ЗАДАНИЕ 1: Перескажите отрывок о господине Рёси в двух предложениях.
ЗАДАНИЕ 2: Воспроизведите без изменений часть отрывка о господине Рёси: начните с места, где стоят слова «Так что союз», и остановитесь после слов «их родственную связь.».

Так что союз с представительницей клана Тадзихи-но, скорее всего, более чем выгоден для молодого господина Рёси, учитывая, что этот клан был в некоторой оппозиции к клану Фудзивара и являлся последовательным союзником поддержания императорской власти; первоначальная расстановка политических сил между двух групп сводных братьев, в центре которых оказывается господин Рёси, становится более определенной. Буквально через несколько лет политические ветры все сильнее начнут сносить их в разные стороны друг от друга, но так и не смогут полностью прервать их родственную связь.

806 год интересен ещё тем, что из Китая возвращается буддийский монах Кукай в надежде получить высочайшую аудиенцию императора, ведь он довольно близок к семье Атэ, к которой принадлежит наставник принца Иё, и не без оснований надеется на благосклонное к себе отношение, однако обещанного три года ждут – в данном случае поговорка более чем уместна.

Но ветер уже начинает меняться для господина Рёси. В этом же году умирает его отец, император Камму, престол занимает его старший сводный брат, наследный принц Атэ, и становится императором Хэйдзэй.

И вот наступил одиннадцатый лунный месяц второго года Дайдо (807 год), когда господину Рёси уже к лету исполнилось двадать два года, он получает свою первую официальную должность – старшего стражника Правой дворцовой охраны У-но эдзи фу – и повышается в ранге – шестой старший ранг нижней ступени; именно в этот год он меняет цвет одежды в красных оттенках и будет носить этот цвет вплоть до лета 814 года.

Для человека, который начал бы подниматься с низов, это в чистом виде радость и удача, но что-то вызывает у меня сомнение именно в такой реакции на данное событие в сознании молодого человека, который при рождении получил третий ранг старшей ступени и до семнадцати лет имел право ношения даже «запретных» цветов одежды.

(Сохранённые строки)
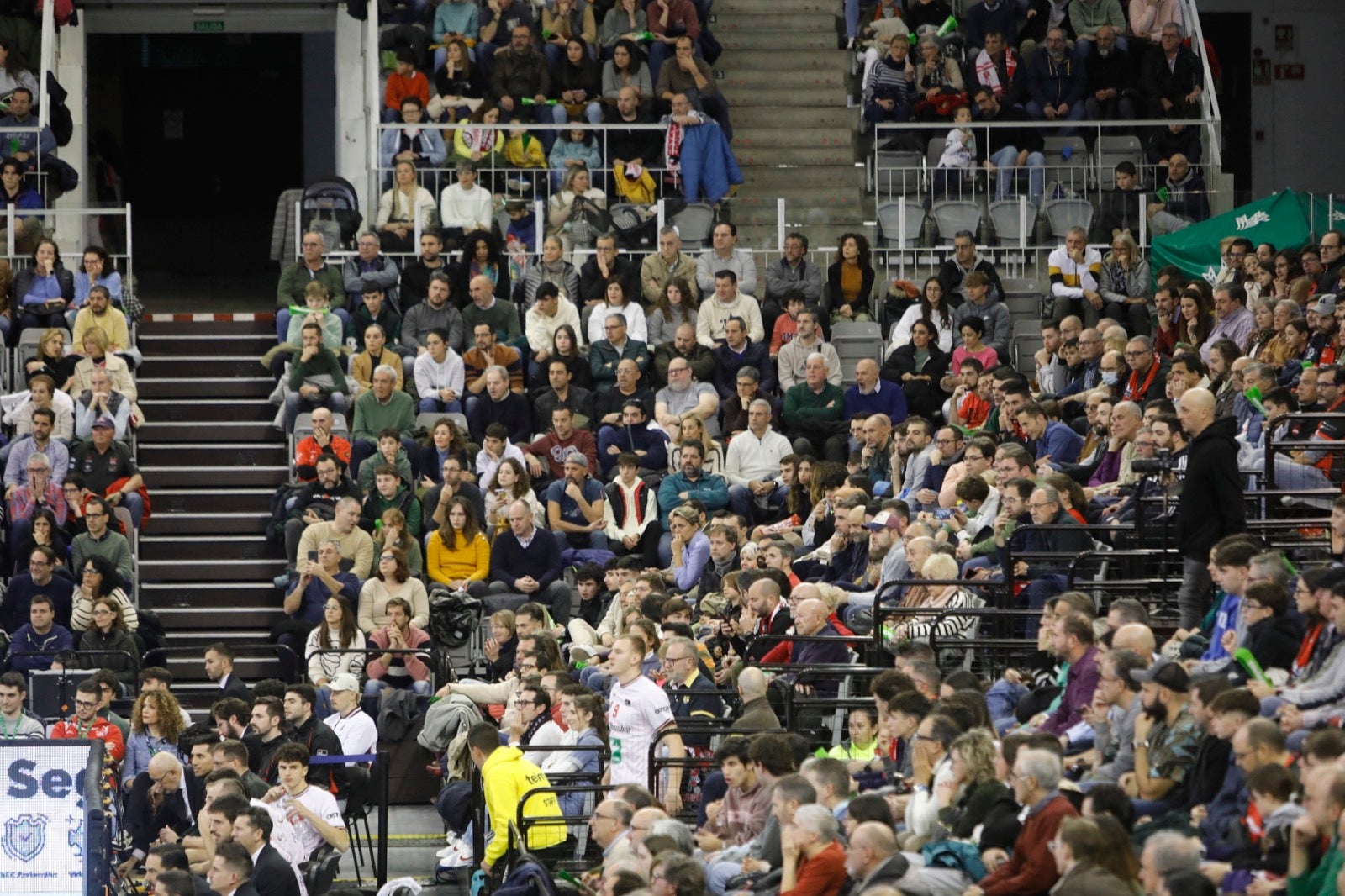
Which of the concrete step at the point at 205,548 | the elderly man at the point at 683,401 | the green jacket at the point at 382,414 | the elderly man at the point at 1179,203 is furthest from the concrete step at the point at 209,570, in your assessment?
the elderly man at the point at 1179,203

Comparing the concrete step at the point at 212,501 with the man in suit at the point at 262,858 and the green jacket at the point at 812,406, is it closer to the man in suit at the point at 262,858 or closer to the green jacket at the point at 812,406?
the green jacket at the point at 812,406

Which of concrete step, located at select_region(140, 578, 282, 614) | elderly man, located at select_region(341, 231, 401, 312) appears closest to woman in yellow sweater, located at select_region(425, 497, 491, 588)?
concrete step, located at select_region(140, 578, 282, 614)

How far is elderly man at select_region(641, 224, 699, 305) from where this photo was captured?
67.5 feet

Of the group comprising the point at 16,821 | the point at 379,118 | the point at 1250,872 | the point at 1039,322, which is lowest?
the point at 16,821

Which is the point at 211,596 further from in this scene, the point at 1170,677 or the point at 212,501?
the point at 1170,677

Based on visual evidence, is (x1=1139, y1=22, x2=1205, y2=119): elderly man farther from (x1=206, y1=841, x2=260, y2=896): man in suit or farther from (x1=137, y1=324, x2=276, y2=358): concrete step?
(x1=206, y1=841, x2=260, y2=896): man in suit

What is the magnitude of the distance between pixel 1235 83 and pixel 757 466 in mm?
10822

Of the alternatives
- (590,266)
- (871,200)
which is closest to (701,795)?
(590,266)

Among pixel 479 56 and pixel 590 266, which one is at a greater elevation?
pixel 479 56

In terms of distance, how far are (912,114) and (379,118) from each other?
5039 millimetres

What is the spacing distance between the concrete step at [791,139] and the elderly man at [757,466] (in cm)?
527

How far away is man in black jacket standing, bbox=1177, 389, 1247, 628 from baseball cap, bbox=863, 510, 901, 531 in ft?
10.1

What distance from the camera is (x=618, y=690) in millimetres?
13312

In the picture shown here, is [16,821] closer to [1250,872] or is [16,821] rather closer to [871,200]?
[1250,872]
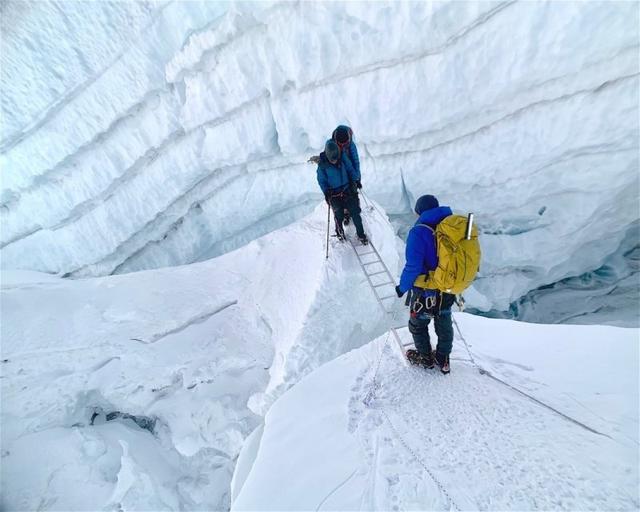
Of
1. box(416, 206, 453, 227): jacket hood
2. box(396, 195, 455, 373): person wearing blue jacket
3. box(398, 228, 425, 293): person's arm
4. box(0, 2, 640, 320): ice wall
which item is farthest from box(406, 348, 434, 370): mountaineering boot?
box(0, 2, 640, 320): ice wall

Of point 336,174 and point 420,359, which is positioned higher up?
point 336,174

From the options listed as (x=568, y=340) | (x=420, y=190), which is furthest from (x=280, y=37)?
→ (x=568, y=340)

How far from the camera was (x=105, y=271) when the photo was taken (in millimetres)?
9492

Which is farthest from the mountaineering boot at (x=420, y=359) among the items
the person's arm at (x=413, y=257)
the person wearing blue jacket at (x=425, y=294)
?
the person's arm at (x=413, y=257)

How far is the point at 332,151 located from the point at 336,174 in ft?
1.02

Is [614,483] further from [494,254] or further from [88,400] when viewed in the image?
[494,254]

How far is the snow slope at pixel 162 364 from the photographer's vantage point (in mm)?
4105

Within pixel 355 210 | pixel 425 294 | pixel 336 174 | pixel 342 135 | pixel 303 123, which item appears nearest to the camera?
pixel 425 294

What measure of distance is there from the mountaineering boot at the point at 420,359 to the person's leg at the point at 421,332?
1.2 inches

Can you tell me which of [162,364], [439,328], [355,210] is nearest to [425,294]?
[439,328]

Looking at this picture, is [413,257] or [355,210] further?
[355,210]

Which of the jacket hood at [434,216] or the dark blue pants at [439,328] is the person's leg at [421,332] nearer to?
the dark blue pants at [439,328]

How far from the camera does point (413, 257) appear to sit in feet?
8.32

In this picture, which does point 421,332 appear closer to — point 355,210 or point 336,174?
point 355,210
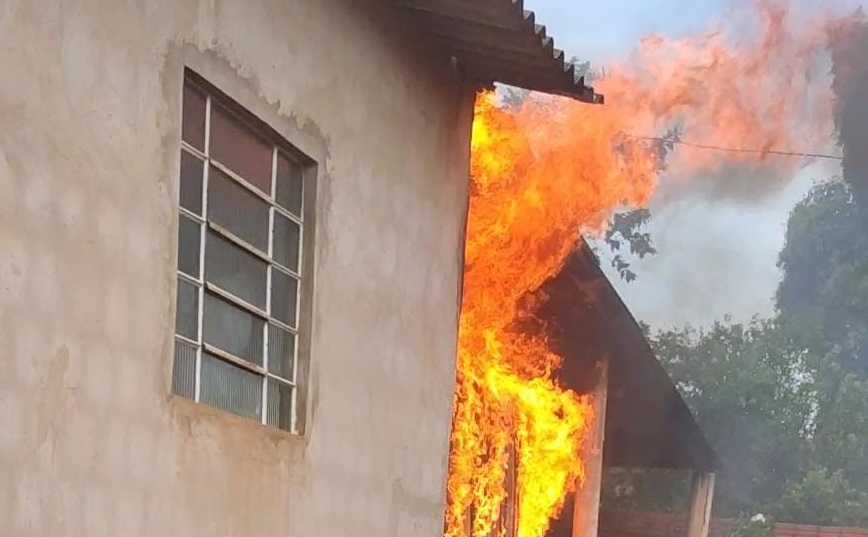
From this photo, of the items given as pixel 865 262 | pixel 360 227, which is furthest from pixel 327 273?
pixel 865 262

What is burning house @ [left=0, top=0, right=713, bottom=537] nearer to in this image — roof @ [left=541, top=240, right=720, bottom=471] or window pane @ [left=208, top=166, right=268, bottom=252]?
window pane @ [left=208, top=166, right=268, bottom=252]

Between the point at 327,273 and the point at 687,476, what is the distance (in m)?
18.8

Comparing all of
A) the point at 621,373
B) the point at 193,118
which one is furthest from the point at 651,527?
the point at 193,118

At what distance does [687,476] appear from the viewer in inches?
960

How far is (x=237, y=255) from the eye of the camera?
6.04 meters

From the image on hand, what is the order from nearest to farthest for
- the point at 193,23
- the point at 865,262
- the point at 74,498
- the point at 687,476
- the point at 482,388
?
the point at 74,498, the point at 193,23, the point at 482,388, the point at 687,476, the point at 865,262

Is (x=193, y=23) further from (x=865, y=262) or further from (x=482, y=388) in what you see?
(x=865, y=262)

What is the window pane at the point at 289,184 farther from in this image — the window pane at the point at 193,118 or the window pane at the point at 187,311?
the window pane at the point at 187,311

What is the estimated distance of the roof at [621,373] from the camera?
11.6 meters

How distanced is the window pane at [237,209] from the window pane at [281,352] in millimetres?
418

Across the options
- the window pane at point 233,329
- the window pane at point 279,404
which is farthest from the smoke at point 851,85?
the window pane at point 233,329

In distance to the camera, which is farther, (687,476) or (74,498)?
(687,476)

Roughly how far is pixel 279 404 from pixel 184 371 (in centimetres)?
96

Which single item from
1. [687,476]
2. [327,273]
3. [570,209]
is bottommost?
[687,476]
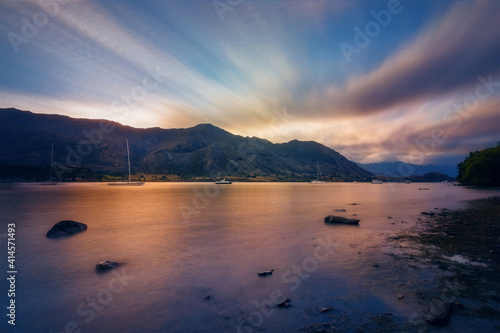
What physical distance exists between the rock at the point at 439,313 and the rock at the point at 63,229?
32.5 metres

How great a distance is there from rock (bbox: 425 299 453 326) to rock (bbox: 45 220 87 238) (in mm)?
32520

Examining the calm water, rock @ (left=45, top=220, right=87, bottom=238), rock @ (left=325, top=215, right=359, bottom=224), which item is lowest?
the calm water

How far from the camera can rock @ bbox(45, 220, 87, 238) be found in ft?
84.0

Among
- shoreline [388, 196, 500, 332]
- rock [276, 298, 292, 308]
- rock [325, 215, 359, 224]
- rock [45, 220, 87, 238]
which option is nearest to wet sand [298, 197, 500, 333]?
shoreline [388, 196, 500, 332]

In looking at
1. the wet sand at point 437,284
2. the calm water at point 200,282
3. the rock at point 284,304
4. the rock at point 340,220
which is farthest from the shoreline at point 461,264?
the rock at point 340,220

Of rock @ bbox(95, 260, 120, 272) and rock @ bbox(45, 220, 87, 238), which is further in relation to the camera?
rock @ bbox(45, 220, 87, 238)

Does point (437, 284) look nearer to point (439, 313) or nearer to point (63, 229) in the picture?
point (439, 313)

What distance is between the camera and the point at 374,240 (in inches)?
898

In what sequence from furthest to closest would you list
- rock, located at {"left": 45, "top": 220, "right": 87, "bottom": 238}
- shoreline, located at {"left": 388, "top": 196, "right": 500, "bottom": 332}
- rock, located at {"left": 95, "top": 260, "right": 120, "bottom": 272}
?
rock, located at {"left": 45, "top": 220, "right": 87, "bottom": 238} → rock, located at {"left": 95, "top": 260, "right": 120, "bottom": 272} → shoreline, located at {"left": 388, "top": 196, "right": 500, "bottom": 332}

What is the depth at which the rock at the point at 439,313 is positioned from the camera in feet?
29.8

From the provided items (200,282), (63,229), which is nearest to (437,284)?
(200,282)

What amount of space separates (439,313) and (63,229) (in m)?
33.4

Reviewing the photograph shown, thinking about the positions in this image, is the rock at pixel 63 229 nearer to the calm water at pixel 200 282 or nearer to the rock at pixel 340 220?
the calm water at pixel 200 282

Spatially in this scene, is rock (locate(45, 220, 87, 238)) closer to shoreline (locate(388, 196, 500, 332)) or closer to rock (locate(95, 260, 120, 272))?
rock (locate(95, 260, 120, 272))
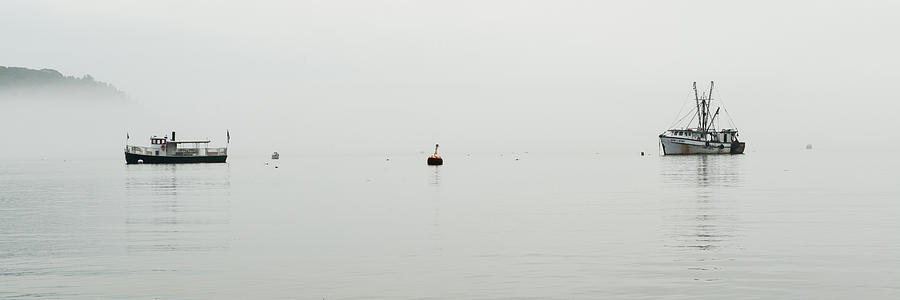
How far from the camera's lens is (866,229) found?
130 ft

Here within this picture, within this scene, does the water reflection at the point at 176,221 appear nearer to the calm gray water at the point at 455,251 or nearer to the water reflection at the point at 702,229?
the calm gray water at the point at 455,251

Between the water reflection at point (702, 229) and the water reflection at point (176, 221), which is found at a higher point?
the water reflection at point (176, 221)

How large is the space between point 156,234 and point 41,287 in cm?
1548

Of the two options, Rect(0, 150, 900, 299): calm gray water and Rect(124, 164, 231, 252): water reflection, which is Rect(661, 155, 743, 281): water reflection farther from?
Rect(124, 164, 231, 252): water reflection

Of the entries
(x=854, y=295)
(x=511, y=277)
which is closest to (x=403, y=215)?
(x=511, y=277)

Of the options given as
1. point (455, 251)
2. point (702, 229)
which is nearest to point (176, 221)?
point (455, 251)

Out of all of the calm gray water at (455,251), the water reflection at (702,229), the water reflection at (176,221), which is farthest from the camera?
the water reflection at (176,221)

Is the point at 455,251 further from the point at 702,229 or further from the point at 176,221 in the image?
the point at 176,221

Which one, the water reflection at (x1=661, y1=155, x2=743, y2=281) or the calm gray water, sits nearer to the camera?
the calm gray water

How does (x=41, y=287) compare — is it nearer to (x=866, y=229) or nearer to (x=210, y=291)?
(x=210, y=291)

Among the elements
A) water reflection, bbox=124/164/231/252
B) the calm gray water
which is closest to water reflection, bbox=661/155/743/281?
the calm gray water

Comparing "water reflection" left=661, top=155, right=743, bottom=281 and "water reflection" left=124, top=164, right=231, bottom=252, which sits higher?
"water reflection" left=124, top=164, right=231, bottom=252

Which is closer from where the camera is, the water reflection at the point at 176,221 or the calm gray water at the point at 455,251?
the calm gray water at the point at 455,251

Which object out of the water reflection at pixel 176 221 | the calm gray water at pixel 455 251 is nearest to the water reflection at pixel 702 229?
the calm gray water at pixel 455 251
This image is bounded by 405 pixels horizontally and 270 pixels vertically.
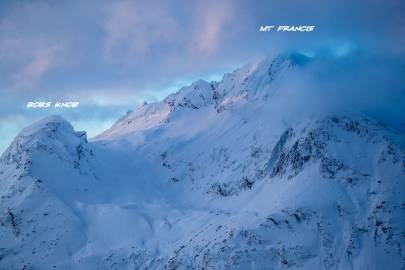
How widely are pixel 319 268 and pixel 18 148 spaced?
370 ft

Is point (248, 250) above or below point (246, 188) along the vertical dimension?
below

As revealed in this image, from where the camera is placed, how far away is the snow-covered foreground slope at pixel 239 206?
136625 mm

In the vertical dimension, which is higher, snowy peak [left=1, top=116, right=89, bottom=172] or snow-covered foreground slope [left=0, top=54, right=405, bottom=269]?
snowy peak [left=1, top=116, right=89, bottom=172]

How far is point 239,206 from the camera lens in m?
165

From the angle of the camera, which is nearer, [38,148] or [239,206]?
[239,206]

ОТВЕТ К ЗАДАНИЮ 1: В 806 году умирает отец господина Рёси, император Камму, и престол занимает его старший сводный брат, наследный принц Атэ, который становится императором Хэйдзэй. В 807 году Рёси получает первую официальную должность старшего стражника Правой дворцовой охраны и шестой старший ранг нижней ступени, однако в отрывке высказано сомнение, что это его обрадовало, ведь при рождении он получил третий ранг старшей ступени.

ОТВЕТ К ЗАДАНИЮ 2:
Так что союз с представительницей клана Тадзихи-но, скорее всего, более чем выгоден для молодого господина Рёси, учитывая, что этот клан был в некоторой оппозиции к клану Фудзивара и являлся последовательным союзником поддержания императорской власти; первоначальная расстановка политических сил между двух групп сводных братьев, в центре которых оказывается господин Рёси, становится более определенной. Буквально через несколько лет политические ветры все сильнее начнут сносить их в разные стороны друг от друга, но так и не смогут полностью прервать их родственную связь.